- [Stated goal a] In the records, start at the line containing "What is the measurement" and go through the end of the records. Write those lines out again with "glass window" swapped for "glass pane" and everything else left as it is.

- [Text section]
- - - - -
2.5 Layering with Virtualization

2.5.1 Layering Explained

• Hypervisor or virtual machine manager (VMM) with full access to physical hardware
  • Most privileged code
    • Details depend on CPU hardware
      • E.g., kernel mode (CPU ring 0) or additional “root mode” with more privileges than kernel mode
  • Create abstract versions of hardware, to be used by guest OSs
    • VM = Guest OS running on abstract hardware
    • Host = Environment in which the VMM runs
      • Host software may be full OS or specialized
• Guest OS is de-privileged
  • No longer with full hardware access, e.g., CPU ring 1
  • Privileged/sensitive instructions lead to hypervisor
    • Executed, translated, or emulated accordingly

• Each VM can run different OS
• VM backups/snaphots simplify management, placement, parallelization
• Sharing among applications in different VMs restricted, requires networking
  • (Neither shared memory nor file nor pipes)
• Creation of more VMs with high overhead
  • Each with full OS, own portion of underlying hardware

2.6 Review Question

• Discuss in Learnweb which of the variants of virtualization fulfill which conditions for virtualization as defined in 1974.

3 Containerization

3.1 Basics

• Motivation: Trade isolation for efficiency (see [SPF+07])
  • Main idea of containerization: Share kernel among containers
    • (Instead of separate OS per VM)
• Mechanisms
  • Add container ID to each process, add new access control checks to system calls
  • In case of Linux kernel
    • Kernel namespaces
      • Limit what is visible inside container
    • Control groups (cgroups)
      • Limit resource usage
    • Copy-on-write, e.g., UnionFS
      • New container without copying all files, localized changes

3.2 Layering with Containerization

3.3 Selected Technologies

• Docker

  

  “ Docker logo ” under Docker Brand Guidelines; from Docker

  • Image describes OS/application environment: What software/configuration?
    • Registries publish images
    • Dockerfiles are build recipes for images in simple text format
  • Container is an instance of image (image is template for container)
- - - - -
- [Material supplied]
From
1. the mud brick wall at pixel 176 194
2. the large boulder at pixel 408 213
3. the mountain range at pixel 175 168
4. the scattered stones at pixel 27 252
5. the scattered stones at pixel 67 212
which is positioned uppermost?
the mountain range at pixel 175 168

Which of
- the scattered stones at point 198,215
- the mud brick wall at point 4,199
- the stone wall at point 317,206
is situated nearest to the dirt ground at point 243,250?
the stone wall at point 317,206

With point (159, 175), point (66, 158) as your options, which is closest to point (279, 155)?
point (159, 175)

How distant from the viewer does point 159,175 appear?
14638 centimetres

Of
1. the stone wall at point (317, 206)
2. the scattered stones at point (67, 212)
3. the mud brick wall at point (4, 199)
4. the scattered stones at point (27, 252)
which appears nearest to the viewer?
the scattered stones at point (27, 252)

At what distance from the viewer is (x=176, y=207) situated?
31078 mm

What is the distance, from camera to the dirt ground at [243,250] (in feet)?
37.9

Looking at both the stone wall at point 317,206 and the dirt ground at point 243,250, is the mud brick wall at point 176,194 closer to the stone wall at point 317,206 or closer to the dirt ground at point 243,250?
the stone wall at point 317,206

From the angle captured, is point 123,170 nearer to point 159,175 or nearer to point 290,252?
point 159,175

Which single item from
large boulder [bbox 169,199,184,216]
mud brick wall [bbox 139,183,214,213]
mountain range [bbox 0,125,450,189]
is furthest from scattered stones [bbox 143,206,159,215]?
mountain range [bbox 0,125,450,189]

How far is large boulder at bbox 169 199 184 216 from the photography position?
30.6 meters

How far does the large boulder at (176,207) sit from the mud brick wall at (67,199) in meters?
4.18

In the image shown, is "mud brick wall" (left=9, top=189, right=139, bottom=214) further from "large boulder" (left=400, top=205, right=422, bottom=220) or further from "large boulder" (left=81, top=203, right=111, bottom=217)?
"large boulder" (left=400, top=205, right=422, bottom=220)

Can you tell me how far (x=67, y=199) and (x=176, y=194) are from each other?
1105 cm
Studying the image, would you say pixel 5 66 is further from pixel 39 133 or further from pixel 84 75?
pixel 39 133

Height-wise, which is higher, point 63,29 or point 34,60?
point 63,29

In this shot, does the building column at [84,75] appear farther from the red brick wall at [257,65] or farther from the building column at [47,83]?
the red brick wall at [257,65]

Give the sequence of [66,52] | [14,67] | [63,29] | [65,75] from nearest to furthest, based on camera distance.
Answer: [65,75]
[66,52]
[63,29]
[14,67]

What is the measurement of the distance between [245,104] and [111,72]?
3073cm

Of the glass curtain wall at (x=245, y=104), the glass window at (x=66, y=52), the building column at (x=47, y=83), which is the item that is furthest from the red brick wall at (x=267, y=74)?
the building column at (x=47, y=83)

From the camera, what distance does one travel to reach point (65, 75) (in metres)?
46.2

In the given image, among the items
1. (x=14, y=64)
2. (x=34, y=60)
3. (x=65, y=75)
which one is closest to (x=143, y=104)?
- - - - -
- [Stated goal b] Can you continue the notes on virtualization and containerization from the point where they stop?

- [Task answer a]
What is the measurement of the distance between [245,104] and [111,72]?
3073cm

Of the glass curtain wall at (x=245, y=104), the glass pane at (x=66, y=52), the building column at (x=47, y=83), which is the item that is furthest from the red brick wall at (x=267, y=74)?
the building column at (x=47, y=83)

From the camera, what distance does one travel to reach point (65, 75) (in metres)?
46.2

In the given image, among the items
1. (x=14, y=64)
2. (x=34, y=60)
3. (x=65, y=75)
which one is closest to (x=143, y=104)?

- [Task answer b]
• Kubernetes

  

  “ Kubernetes logo ” under Kubernetes Branding Guidelines; from GitHub

  • Cluster manager for Docker
    • Pod = group of containers sharing resources, unit of deployment
    • Pods can be replicated (copied) for scalability
    • Integrated load-balancer

3.3.1 On Images

• With VMs, you could install software as in any other OS
  • Getting messy over time
• With Docker, images are defined via Dockerfiles
  • Explicitly listing necessary pieces and dependencies
  • Enforcing order and reproducibility
  • Sample dockerfile (used to generate reveal.js presentations and PDF from org files):

FROM ubuntu
LABEL maintainer="Jens Lechtenbörger"
RUN apt-get update && apt-get --no-install-recommends install -y \
    ca-certificates emacs git \
    texlive-bibtex-extra texlive-fonts-recommended texlive-generic-recommended \
    texlive-latex-base texlive-latex-extra texlive-latex-recommended
COPY manage-packages.el /tmp/

4 Docker

4.1 Docker Tutorial

• Work through Docker Intro
  • (Space and Backspace switch slides)
  • Up to and including the Exercise on Interaction and debugging

4.2 Review Questions

• Submit solutions to the following tasks in Learnweb.
  • Discuss which conditions for virtualization as defined in 1974 are satisfied by Docker.
  • What did you observe as part of the tutorial when comparing “the output of ps aux from your container with the host”?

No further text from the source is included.